### 材料摘录
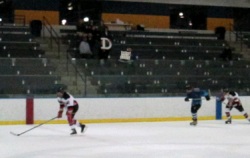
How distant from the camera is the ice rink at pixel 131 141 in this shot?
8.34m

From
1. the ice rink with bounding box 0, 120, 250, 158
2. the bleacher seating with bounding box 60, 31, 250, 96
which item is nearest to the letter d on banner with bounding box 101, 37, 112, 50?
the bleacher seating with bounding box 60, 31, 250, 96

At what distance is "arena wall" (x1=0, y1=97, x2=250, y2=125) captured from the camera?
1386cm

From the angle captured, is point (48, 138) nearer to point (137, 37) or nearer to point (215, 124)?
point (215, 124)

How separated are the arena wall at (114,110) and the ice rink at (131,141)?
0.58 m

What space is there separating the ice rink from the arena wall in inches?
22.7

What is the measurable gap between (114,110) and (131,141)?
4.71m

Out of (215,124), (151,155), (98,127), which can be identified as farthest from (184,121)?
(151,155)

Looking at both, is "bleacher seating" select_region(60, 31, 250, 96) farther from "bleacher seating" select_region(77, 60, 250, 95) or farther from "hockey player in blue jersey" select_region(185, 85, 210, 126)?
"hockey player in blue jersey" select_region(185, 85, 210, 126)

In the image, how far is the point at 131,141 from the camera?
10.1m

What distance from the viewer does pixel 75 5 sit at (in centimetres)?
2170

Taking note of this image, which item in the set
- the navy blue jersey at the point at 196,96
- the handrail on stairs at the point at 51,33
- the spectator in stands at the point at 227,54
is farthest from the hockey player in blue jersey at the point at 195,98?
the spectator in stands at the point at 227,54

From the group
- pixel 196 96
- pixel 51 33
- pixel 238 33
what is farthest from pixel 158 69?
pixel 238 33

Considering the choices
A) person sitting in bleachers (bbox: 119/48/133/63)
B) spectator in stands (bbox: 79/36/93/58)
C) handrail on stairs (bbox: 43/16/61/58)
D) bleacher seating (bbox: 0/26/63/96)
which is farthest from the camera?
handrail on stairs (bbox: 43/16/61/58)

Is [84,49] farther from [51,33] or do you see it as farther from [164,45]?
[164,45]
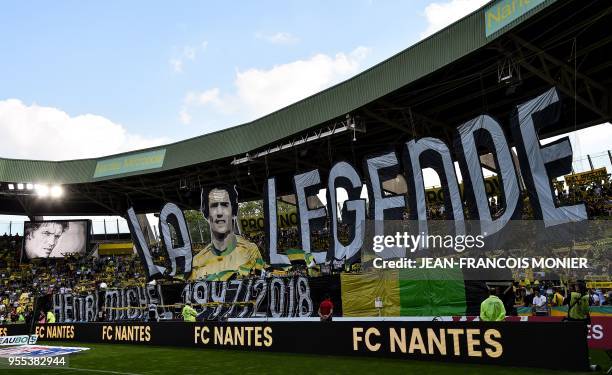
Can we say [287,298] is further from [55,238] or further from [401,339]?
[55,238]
######
[出题] 请逐字抄录材料中从含有"Considering the choices"的那一行起、一直到材料末尾的全部内容，首尾两处都要包括。答案中不要放入图片。

[练习作答]
Considering the choices
A) person sitting in bleachers (bbox: 119/48/133/63)
B) spectator in stands (bbox: 79/36/93/58)
C) handrail on stairs (bbox: 43/16/61/58)
D) bleacher seating (bbox: 0/26/63/96)
which is farthest from the camera?
handrail on stairs (bbox: 43/16/61/58)

Is [84,49] farther from [51,33] or do you see it as farther from [164,45]?
[164,45]
Can we say [287,298] is further from [55,238] or further from [401,339]?
[55,238]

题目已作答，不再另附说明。